Sarantel’s revolutionary ceramic filtering antennas offer dramatically improved performance over existing antenna designs, resulting in a clearer signal, better range and a 90 per cent reduction in the amount of signal radiation absorbed by the body.
As smartphones, cameras and GPS become even more important in people’s lives, miniature antenna specialist Sarantel’s (LON:SLG) moment may be approaching.
Sarantel has already held field trials with an unnamed, but major, Japanese manufacturer over the use of its GPS antennas in cameras to record the geographical location of a photograph.
Last month, Sarantel also announced its largest ever order, this time from an unnamed US manufacturer of military radios that wants to embed its antennas across its range of products.
Chief executive David Wither said he was especially pleased with this order as these type of companies are notoriously slow and cautious in choosing their suppliers and also because it is a multi-year contract.
It was also further evidence, he said, that after years of development work Sarantel’s hard labour is starting to bear fruit.
And it has not been an easy ride for the Wellingborough-based company to get to this stage.
The group first patented its antenna technology in 1994 and has spent almost £50 million since then honing its design and functionality.
But, according to Wither, real momentum is now building on the sales side to follow all of the R&D effort.
Sarantel was always recognised as owning a very smart piece of kit, but the key question was whether it would ever get it to the product stage or even find a market.
The recent upturn in orders has seemingly answered the first question, while the advent of smartphones and the growing use of GPS satellite positioning technology with its need for pin-point accuracy could answer the second in spades.
The clever bit in Sarantel’s antennas is that they are ceramic-based, which means they reduce the amount of the signal that the body absorbs by nearly 90 per cent.
That makes them incredibly precise - to a range of one metre – and this ability to track a signal so closely has not been lost on the military, which have been among the front runners in trialling Sarantel’s technology.
Itronix, a subsidiary of US defence giant General Dynamics that specialises in rugged mobile computing, will use Sarantel’s GPS GeoHelix antennas in its GD300 rugged computer, which is worn on the wrist or chest on a battlefield.
Sarantel has also received production orders from the General Dynamics and Thales for a rugged version of its GeoHelix antenna to be used on its Rifleman military radio.
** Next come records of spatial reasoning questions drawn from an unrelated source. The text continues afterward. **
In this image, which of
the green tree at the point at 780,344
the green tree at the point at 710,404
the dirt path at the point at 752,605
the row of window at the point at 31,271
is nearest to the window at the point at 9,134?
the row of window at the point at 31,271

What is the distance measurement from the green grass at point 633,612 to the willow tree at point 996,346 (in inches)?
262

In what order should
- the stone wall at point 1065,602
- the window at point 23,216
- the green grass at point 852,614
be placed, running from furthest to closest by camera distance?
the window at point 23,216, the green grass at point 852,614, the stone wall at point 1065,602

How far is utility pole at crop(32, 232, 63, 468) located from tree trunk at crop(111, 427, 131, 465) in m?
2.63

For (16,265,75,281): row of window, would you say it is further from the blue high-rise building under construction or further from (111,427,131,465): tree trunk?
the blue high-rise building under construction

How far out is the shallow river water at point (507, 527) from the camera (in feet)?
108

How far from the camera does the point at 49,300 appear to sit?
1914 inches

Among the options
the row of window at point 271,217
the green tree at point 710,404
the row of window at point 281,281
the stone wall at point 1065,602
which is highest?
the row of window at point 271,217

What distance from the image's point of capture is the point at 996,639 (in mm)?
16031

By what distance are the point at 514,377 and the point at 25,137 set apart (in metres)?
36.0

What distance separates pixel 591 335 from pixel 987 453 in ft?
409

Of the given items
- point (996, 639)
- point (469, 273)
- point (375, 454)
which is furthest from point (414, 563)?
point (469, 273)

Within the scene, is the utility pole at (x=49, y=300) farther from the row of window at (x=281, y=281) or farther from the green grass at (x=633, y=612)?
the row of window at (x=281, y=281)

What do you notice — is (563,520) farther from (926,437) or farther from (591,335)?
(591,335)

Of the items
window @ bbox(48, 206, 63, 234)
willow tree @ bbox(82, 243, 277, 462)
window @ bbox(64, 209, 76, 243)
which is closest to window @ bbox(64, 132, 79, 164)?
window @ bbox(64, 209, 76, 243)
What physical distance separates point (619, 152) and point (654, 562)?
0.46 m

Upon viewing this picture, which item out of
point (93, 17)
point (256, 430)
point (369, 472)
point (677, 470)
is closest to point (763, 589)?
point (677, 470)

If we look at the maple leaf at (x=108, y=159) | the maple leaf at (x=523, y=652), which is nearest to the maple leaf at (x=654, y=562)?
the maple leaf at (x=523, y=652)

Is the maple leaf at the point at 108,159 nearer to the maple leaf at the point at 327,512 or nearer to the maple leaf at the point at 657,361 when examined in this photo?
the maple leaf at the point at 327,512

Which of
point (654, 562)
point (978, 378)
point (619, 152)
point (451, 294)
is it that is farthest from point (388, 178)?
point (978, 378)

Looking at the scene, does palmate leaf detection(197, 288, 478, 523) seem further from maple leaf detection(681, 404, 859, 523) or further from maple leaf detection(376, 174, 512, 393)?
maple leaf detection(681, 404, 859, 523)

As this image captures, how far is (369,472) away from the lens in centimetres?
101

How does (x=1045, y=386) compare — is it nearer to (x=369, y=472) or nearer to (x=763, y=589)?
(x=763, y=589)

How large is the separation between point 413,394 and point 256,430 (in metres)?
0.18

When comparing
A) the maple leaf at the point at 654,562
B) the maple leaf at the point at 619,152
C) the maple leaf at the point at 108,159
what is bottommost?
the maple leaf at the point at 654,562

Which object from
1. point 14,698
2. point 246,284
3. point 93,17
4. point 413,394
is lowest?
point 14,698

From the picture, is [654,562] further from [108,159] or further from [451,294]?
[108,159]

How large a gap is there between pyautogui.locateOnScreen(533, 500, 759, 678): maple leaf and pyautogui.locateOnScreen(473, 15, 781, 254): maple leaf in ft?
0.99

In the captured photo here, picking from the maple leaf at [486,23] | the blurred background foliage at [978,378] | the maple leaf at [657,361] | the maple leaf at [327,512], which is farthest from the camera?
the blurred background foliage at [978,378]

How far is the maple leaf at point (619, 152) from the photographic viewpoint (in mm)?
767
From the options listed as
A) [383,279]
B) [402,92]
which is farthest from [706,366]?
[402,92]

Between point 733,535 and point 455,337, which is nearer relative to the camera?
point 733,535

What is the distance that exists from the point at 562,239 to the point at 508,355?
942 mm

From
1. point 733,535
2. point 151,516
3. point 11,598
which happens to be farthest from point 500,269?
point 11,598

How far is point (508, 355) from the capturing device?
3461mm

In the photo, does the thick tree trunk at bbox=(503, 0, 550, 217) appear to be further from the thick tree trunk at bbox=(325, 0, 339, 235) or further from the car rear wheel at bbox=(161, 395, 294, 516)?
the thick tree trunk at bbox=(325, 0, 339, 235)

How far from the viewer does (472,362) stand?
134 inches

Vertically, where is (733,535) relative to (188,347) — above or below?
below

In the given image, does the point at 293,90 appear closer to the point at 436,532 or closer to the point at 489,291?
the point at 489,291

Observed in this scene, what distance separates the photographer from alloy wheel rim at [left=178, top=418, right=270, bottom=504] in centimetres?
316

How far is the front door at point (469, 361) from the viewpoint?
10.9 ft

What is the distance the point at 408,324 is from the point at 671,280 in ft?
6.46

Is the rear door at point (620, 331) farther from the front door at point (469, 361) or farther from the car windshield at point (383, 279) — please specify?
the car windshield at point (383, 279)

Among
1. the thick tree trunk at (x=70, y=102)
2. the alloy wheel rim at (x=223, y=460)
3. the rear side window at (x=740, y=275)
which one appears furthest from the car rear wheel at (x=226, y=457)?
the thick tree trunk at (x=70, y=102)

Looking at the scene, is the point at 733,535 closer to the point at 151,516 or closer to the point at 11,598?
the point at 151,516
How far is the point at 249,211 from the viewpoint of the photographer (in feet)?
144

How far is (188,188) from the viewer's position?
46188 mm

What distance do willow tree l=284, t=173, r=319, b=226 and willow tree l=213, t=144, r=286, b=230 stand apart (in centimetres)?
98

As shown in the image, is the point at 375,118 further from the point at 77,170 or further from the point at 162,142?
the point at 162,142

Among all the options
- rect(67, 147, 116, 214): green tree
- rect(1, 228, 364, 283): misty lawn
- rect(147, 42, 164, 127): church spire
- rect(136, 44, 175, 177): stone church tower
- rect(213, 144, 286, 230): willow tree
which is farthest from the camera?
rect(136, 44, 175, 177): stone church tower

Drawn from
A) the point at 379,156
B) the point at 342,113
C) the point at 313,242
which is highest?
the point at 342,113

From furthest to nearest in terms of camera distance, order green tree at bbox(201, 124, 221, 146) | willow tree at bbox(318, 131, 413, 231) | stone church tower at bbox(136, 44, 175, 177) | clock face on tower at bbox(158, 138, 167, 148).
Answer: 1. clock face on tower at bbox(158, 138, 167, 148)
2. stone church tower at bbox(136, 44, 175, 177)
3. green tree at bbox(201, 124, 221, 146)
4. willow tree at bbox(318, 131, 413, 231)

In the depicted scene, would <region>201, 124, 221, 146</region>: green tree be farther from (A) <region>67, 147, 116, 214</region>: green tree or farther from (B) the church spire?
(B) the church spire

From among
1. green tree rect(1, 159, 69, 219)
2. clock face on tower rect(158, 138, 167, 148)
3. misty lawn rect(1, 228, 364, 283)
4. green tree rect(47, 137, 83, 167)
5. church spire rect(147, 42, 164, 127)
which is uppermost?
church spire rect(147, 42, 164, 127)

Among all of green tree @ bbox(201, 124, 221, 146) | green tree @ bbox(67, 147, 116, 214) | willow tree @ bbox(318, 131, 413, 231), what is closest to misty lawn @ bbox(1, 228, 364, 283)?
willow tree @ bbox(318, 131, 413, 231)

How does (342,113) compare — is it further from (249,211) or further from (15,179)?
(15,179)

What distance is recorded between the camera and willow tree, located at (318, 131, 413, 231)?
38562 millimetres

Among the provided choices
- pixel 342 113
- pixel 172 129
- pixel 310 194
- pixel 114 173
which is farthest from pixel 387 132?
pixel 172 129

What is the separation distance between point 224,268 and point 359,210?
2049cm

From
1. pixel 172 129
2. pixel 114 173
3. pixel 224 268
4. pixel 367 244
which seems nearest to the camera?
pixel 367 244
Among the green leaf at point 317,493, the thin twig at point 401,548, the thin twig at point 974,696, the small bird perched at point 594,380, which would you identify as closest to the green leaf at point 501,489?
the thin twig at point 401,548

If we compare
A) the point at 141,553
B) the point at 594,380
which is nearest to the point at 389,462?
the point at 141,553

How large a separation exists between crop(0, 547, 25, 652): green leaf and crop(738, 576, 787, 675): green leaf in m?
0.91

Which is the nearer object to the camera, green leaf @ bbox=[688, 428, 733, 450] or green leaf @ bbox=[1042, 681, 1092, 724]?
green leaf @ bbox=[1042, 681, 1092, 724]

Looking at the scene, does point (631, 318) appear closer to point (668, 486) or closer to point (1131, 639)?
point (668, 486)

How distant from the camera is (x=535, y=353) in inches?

An unnamed European manufacturer, meanwhile, trialled Sarantel’s antennas in body armour for soldiers last year.
But as the potential uses of smartphones have burgeoned in recent years, so have the potential non-military uses of Sarantel’s antennas.
AutoSeis uses the GeoHelix GPS antenna as part of a precision timing and location system that enables the probe to gather highly-accurate geological survey data for mining and resource companies.
US-based NAL Research Corporation also signed a deal for production orders of a second-generation Iridium antenna for use in a two-way messaging and personal tracking device.
GPS – based distance measurement cameras for golfers are also based on Sarantel’s precision-based antennas.
But it is the potential to embed antennas into smartphones for use in instant consumer marketing that could potentially propel Sarantel into the major leagues.
That was the rationale behind the camera trials in Tokyo last year and broker XCAP believes the near-term opportunity is in giving cameras accurate and fast geo-location.
“We can see opportunities in smartphones, both for enhanced reality applications and, say, letting retailers offer special deals via text as people pass their doors,” said the broker.
Last year, Wither said the trend for integrating devices was forcing people to come to Sarantel and if anything this integration trend has gathered speed since then.
Wither expects to announce more production order this year across its range, while the order announced this January will have a significant impact on revenues and cashflows in the current year to September, he added.
In the year to September 2011, Sarantel’s revenues were £2.2 million, down 24% on the previous year, but revenues from its new product areas more than doubled.
The company raised £3.5 million in the previous year, but in January said that it was considering a number of options for both short and medium term financing, including a commercial loan.
Indeed, Sarantel today secured a £2 million loan facility with HSBC.
XCAP suggested that Sarantel was confident about being able to fund itself going forward.
The broker also suggested the latest order would take the company “a long way” towards profitability even before any contribution from camera GPS contracts.
Wither is cautious on predicting too much too soon, but he admits it was a “breakthrough order” and that once other production orders start to kick-in as well it will be a turning point for the company.
XCAP says if serious volumes do start to come through on the camera GPS side, it may need to raise cash to fund the working capital, but by then the broker added the share price would be “far ahead” of where it is now.